The Quincy Smelter site in Ripley, part of the Keweenaw National Historical Park but owned by Franklin Township, was open for tours last weekend. Although I’ve been busy hitting the books and writing the first chapter of my thesis (thus not updating this site very often), I was able to swing down and catch an afternoon tour last Saturday. Below you will find a few samples of photos from that day. For more information about touring the Quincy Smelter site please visit the Quincy Smelter Association’s blog. Tours are typically offered sporadically throughout the summer and fall. The last time to see the tour this year is on October 12 from 12-4. Tours begin every hour on the hour.
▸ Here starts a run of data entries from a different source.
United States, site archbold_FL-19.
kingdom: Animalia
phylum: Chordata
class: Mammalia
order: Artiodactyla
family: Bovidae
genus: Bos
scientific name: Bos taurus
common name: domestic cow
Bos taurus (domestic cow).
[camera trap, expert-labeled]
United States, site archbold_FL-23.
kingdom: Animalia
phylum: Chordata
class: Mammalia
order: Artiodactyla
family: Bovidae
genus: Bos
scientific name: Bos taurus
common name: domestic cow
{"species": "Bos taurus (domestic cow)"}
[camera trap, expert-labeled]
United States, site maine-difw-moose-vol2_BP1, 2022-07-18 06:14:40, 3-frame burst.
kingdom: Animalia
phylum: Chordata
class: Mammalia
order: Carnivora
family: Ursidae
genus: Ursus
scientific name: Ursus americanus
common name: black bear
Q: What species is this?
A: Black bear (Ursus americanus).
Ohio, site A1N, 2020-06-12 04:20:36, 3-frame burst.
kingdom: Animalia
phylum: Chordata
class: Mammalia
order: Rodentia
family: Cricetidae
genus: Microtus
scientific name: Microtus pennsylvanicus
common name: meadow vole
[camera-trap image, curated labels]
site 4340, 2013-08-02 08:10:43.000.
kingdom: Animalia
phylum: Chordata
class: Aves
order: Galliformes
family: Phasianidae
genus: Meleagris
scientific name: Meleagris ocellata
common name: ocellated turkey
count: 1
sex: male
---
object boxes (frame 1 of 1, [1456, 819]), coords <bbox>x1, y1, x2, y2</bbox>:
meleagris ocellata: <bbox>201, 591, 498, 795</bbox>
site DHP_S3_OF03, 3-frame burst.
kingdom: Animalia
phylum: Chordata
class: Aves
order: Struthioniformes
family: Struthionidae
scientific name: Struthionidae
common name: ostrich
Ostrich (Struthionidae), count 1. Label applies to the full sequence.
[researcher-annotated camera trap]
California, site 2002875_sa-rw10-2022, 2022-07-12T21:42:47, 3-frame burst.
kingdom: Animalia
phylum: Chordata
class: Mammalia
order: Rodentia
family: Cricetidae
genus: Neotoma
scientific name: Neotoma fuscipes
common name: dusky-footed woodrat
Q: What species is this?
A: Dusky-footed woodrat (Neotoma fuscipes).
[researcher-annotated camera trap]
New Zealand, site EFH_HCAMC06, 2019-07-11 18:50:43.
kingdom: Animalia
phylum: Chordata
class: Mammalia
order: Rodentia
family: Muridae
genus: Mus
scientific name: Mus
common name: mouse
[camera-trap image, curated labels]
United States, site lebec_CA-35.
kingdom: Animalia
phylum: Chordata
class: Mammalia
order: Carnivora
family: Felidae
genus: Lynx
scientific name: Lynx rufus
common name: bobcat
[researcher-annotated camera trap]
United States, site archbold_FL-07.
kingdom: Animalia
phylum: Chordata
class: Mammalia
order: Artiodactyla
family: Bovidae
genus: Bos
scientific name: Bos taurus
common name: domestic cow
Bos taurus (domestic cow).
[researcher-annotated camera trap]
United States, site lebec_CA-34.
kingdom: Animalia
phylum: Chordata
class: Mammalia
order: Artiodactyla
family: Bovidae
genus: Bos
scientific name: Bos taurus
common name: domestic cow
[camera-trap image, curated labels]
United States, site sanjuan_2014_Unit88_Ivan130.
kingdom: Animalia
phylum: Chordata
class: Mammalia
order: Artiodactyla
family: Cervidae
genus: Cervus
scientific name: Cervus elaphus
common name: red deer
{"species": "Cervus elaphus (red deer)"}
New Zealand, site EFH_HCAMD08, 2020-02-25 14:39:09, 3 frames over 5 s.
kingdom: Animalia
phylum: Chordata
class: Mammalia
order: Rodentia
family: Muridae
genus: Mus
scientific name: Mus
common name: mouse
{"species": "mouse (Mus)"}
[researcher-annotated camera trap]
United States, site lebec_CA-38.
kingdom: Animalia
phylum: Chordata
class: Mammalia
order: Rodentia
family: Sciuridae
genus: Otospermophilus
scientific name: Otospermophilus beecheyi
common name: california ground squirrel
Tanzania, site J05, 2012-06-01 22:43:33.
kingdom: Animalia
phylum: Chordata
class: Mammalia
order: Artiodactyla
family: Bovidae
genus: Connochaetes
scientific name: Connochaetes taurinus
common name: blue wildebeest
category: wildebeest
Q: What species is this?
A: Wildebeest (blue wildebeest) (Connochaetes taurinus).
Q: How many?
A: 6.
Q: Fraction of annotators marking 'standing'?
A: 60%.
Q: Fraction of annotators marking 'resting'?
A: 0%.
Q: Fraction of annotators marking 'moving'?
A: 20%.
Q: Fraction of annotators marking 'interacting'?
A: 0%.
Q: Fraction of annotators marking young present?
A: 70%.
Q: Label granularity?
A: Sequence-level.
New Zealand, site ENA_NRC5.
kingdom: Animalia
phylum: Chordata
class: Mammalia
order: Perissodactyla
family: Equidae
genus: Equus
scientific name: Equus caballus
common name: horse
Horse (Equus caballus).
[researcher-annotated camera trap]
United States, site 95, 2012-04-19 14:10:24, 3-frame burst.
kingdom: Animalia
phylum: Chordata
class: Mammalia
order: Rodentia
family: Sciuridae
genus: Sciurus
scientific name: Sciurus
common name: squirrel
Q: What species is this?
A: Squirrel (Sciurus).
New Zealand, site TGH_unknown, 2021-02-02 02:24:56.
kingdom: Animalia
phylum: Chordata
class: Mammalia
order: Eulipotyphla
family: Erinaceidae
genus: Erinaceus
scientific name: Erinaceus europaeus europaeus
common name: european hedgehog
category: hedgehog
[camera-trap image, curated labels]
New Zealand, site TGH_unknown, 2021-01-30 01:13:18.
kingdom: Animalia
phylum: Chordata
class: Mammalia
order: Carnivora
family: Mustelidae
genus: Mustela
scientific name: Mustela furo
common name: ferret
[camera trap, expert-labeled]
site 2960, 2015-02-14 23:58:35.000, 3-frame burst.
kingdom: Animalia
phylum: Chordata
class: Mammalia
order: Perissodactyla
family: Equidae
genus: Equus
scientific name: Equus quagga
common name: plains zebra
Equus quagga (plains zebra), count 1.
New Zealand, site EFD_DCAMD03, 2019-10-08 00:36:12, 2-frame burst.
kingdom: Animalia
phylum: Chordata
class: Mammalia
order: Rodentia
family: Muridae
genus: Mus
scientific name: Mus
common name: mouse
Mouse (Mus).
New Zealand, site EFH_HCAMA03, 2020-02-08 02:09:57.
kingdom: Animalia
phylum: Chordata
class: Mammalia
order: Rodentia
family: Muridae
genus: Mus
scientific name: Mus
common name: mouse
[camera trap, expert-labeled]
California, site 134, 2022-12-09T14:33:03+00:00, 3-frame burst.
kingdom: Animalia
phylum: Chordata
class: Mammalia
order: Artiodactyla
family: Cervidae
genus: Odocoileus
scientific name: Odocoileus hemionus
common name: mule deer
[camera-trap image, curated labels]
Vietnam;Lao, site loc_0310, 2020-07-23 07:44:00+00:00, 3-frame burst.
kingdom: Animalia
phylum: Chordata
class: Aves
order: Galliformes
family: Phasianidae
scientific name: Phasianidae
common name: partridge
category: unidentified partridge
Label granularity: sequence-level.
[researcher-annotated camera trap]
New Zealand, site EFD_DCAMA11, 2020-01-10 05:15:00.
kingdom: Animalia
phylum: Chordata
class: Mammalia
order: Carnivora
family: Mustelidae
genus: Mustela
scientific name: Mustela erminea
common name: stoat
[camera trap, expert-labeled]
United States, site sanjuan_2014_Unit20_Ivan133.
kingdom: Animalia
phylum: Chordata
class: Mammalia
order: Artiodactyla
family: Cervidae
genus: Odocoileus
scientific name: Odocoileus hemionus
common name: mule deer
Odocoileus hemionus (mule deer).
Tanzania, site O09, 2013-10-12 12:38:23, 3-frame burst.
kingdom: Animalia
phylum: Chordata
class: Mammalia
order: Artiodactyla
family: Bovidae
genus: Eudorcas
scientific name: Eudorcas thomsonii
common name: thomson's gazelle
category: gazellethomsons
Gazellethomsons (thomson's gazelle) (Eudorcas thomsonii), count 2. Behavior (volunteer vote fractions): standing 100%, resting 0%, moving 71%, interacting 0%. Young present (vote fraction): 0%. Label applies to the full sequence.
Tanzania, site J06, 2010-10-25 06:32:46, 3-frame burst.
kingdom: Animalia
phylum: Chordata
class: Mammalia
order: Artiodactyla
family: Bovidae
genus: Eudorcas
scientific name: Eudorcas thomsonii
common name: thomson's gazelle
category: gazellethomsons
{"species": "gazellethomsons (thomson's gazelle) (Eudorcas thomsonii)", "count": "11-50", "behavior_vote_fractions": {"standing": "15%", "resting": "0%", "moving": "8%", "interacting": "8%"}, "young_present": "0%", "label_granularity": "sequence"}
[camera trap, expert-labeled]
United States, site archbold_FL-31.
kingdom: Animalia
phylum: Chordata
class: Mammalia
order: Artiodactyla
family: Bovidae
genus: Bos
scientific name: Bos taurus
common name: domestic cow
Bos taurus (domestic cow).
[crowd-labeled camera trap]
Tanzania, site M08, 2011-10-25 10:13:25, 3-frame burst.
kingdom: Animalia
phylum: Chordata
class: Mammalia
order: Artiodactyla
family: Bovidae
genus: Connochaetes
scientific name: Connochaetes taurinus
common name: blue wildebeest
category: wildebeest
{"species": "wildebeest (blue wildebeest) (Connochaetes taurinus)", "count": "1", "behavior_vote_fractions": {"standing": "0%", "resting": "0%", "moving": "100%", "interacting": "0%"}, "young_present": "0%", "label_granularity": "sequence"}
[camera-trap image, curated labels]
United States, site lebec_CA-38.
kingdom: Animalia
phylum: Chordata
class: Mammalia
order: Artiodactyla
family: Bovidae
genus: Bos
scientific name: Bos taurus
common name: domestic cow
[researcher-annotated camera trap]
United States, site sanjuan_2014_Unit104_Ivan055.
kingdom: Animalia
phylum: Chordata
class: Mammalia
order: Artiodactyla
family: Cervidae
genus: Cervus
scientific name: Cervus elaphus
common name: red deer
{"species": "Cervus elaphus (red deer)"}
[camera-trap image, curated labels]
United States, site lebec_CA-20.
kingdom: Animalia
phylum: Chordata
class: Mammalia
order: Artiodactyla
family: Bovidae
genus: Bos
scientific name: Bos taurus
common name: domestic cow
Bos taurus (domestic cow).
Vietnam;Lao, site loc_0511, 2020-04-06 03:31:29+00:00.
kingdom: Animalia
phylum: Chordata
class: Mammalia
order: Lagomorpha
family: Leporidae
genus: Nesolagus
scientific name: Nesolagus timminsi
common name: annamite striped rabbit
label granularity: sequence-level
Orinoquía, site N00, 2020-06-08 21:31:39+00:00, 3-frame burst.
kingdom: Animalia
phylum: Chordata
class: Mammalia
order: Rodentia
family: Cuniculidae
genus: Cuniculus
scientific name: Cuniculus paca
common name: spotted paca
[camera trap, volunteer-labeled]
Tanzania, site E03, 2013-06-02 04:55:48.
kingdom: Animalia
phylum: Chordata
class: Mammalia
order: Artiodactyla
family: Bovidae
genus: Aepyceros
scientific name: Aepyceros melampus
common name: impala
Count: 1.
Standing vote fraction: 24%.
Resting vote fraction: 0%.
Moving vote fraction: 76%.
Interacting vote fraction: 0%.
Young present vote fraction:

I hope to resume my “Today in the Strike” posts by next week.
While combing through newspapers trying to find tidbits on the strike I came across a Chicago Tribune article called “Mining the U.P.’s Photogenic Pictured Rocks.” Published in the October 13, 1985 edition of the paper, the article examines signage and tourism in the U.P. Although there is a heavy focus on the Pictured Rocks, including misconceptions as to what the tourist site is, the types of leisure Munising offers, etc, there is also a list of other “worthwhile” destinations in the U.P.
Copper Harbor is billed as a one-time mining town turned tourist trap, highlighting Fort Wilkins. Houghton is described as the site of the first great mineral strike and the copper bearing rocks are noted for their age. Tech’s mineral collections also receive a nod.
Seeing the general nature in which Copper Country destinations are described, even despite the buzzword use of mining in the article title, this article says little about the riches the area truly offers. Isn’t the essence of good tourism writing that of ample description? Of course you want to give straightforward information as to where, when, and how to visit things, but don’t you also want to entice your reader to visit those sites you mention? In my lifetime I have seen the signage in the Copper Country, Houghton and Keweenaw county especially, take a turn towards greater text, prominent roadside visibility, and increased interpretation. Tourist sites and roadside historical markers have increasingly been transformed into heritage sites in that they are not only something curious or interesting for tourists to look at but they are also striving to bestow some information or food for thought upon the viewing public. I wonder how the Tribune article would be presented if it were written today? Of course I would like to hope that there would be greater billing for the strike commemoration in the Copper Country, but it seems there could also be a greater focus on the meaning of heritage sites beyond describing them as historical novelties.